• [WHAT NEEDS TO BE DONE] Take the part of the material that opens with the line containing "White gold Fancy" and closes with the line containing "Nose Stud 18k", and write it out again with "Cushion" replaced by "Oval". Change nothing else, and give back only those lines.

• [PROVIDED RECORDS]
----------
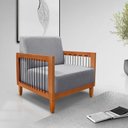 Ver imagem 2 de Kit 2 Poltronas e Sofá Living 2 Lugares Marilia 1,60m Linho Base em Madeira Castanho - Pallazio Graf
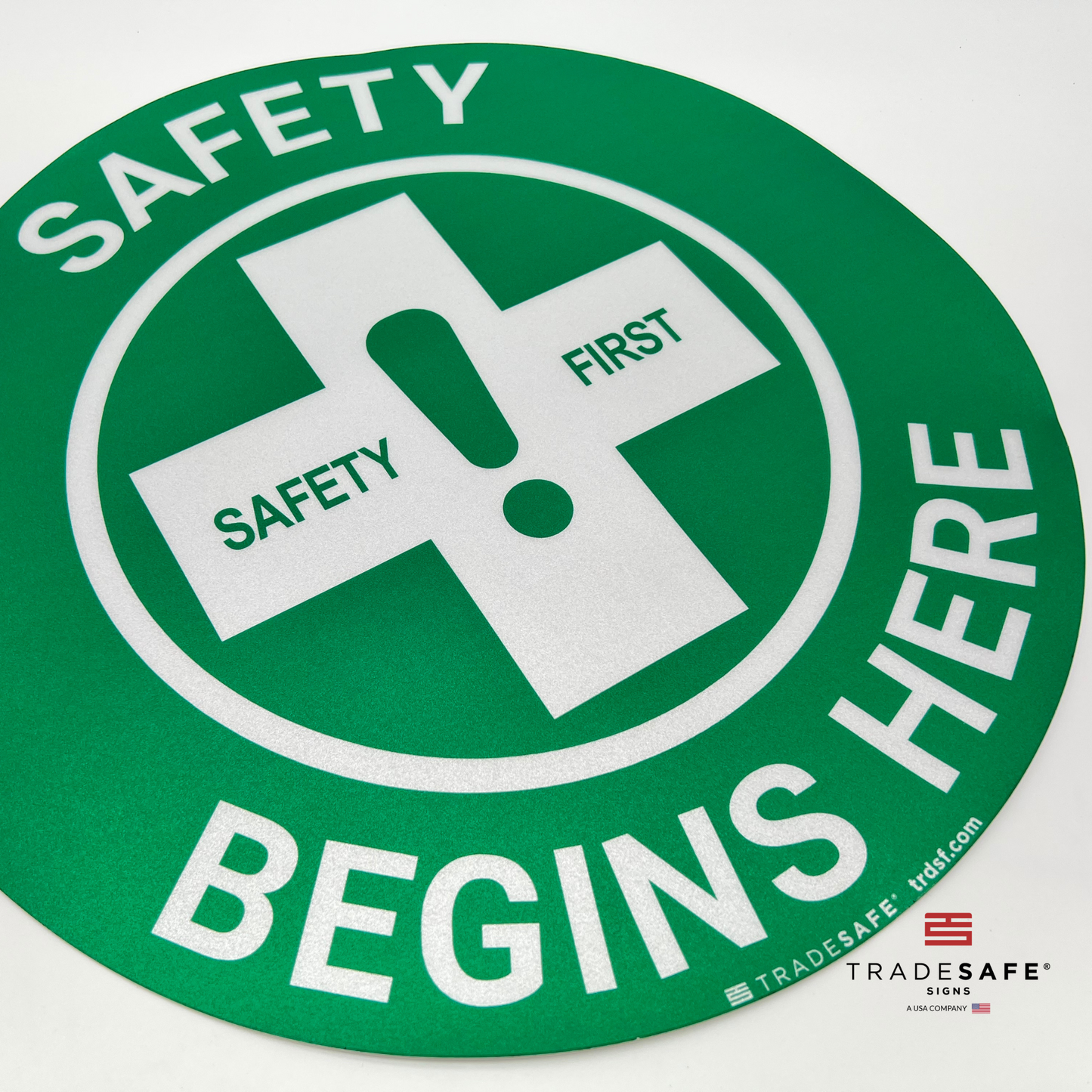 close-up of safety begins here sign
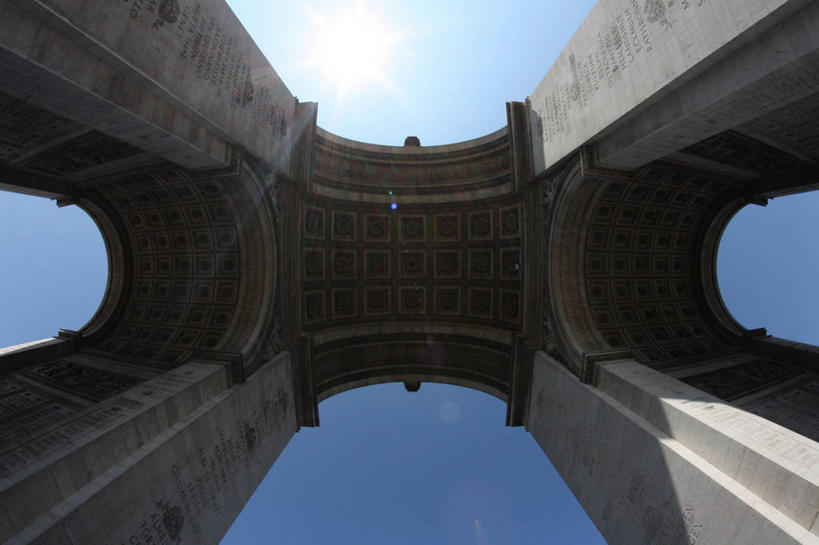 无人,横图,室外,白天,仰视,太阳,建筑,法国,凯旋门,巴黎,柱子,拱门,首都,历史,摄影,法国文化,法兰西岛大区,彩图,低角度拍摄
----------
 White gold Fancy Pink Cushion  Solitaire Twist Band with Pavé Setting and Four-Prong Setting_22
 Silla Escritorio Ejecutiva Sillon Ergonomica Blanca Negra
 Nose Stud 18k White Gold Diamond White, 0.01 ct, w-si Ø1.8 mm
----------
• [SOLUTION]
 White gold Fancy Pink Oval  Solitaire Twist Band with Pavé Setting and Four-Prong Setting_22
 Silla Escritorio Ejecutiva Sillon Ergonomica Blanca Negra
 Nose Stud 18k White Gold Diamond White, 0.01 ct, w-si Ø1.8 mm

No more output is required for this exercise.